United States Exploring Expedition

United States Exploring Expedition

"Andes near Alparmarca, Peru: Sketched from an Elevation of 16,000 Feet". Illustration by Alfred Thomas Agate from the South American portion of the United States Exploring Expedition, digitally restored.
Date1838–1842
LocationPacific Ocean, Antarctic Ocean, Atlantic Ocean, North America, South America, Asia, Africa, Australia, Antarctica, Oceania
Result Successful expedition and defeat of aboriginal peoples.
Belligerents
United States United States

Fiji


Samoa


Tabiteuea

Commanders and leaders
Charles Wilkes
William L. Hudson
William M. Walker
Samoa:
Malietoa Moli
Strength
2 sloops-of-war
1 ship
1 brig
2 schooners
Marines and Sailors
unknown
Casualties and losses
~30 killed or wounded
1 sloop-of-war sunk
1 schooner sunk[1]
Fiji:
~80 killed or wounded
Tabiteuea:
12 killed

The United States Exploring Expedition was an exploring and surveying expedition of the Pacific Ocean and surrounding lands conducted by the United States from 1838 to 1842. The original appointed commanding officer was Commodore Thomas ap Catesby Jones.
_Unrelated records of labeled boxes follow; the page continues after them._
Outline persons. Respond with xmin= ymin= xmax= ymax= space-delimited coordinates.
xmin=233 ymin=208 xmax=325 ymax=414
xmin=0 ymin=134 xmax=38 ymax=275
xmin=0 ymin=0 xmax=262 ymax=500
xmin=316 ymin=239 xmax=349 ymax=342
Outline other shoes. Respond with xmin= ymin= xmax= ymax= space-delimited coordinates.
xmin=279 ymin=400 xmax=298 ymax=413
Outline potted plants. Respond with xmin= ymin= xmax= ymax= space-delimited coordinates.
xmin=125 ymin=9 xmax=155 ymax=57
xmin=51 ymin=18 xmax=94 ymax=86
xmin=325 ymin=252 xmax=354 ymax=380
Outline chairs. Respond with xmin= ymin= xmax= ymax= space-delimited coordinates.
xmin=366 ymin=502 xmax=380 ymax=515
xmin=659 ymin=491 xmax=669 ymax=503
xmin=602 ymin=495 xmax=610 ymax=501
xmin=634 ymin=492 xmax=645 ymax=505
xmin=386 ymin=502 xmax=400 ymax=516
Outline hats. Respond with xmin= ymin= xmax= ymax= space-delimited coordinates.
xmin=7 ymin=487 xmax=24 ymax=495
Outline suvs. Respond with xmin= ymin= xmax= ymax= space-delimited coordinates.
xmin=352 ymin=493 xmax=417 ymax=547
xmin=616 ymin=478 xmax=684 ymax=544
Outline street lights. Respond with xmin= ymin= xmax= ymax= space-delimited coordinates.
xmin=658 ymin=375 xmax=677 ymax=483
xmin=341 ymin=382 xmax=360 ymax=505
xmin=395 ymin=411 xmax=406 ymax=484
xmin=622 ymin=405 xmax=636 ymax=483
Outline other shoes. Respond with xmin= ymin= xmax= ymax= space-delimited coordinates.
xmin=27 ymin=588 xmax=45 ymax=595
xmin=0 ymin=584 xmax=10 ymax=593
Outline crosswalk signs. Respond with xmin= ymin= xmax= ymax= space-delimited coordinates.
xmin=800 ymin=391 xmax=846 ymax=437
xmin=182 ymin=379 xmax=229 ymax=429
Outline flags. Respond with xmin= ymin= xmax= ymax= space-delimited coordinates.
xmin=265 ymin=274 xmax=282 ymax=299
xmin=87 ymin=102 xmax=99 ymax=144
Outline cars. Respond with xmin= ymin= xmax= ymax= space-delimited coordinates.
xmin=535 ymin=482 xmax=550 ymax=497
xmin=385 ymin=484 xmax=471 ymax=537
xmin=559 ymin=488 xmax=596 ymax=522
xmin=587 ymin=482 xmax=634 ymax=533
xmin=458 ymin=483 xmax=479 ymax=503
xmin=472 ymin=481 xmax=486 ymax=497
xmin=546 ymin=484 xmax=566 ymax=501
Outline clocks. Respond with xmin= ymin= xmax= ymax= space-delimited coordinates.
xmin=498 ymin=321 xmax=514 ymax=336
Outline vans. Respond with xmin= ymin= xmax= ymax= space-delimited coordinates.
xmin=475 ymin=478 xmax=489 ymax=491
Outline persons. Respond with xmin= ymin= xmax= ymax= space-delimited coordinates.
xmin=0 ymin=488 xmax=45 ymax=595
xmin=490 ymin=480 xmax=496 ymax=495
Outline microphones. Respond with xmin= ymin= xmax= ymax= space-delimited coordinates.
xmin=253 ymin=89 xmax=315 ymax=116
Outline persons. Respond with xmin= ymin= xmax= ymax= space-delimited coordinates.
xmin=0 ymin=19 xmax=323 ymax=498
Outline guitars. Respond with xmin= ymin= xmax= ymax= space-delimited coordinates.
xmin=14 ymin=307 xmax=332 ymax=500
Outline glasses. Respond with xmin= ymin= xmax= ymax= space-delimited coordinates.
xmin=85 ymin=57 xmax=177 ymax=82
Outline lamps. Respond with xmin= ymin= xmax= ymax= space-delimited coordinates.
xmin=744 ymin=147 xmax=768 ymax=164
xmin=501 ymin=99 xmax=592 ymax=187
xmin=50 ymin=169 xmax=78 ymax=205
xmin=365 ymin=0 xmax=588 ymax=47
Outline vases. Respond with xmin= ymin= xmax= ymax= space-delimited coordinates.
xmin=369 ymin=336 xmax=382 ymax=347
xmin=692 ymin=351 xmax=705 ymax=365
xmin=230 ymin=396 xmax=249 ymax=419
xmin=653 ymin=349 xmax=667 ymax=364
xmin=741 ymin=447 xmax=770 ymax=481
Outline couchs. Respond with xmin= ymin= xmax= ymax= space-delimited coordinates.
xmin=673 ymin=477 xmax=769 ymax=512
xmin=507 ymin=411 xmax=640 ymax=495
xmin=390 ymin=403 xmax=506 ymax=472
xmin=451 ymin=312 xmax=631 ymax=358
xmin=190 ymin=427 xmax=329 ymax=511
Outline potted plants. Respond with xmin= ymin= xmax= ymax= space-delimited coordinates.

Funding for the original expedition was requested by President John Quincy Adams in 1828, however, Congress would not implement funding until eight years later. In May 1836, the oceanic exploration voyage was finally authorized by Congress and created by President Andrew Jackson. The expedition is sometimes called the "U.S. Ex. Ex." for short, or the "Wilkes Expedition" in honor of its next appointed commanding officer, United States Navy Lieutenant Charles Wilkes. The expedition was of major importance to the growth of science in the United States, in particular the then-young field of oceanography. During the event, armed conflict between Pacific islanders and the expedition was common and dozens of natives were killed in action, as well as a few Americans.

Preparations

USS Vincennes at Disappointment Bay, Antarctica in early 1840

In May 1828, the United States Congress, after prodding by President John Quincy Adams, voted to send an expedition around the world with the understanding that the country would derive great benefit. It was to promote commerce and to offer protection to the heavy investment in the whaling and seal hunting industries, chiefly in the Pacific Ocean. Congress also agreed that a public ship or ships should be used. At the time, the only ships owned by the government capable of such a circumnavigation were those of the navy. So, in fact, Congress had decided that a naval expedition be authorized. The veteran US Sloop-of-war Peacock (1813) was decommissioned and broken down in 1827 to be rebuilt as USS Peacock (1828), intended as an exploration ship. There were to be many unforeseen impediments and it was not until May 18, 1836, that an act was passed, which authorized funding, and approved by President Andrew Jackson, Adams' political rival. Even with the burden of finance lifted, there were another two years of alteration of formation and command[2] before six oddly assorted ships moved down from Norfolk to Hampton Roads on August 9, 1838. On August 17, they were joined by the tenders Sea Gull and Flying-Fish, which delivered Lieutenant Wilkes final orders and at 15:00 on 18 August the vessels weighed anchor. Due to light breezes, the expedition did not discharge their pilots until 09:00 August 19, when they passed Cape Henry Light. By 11:00, the small fleet was standing to open seas.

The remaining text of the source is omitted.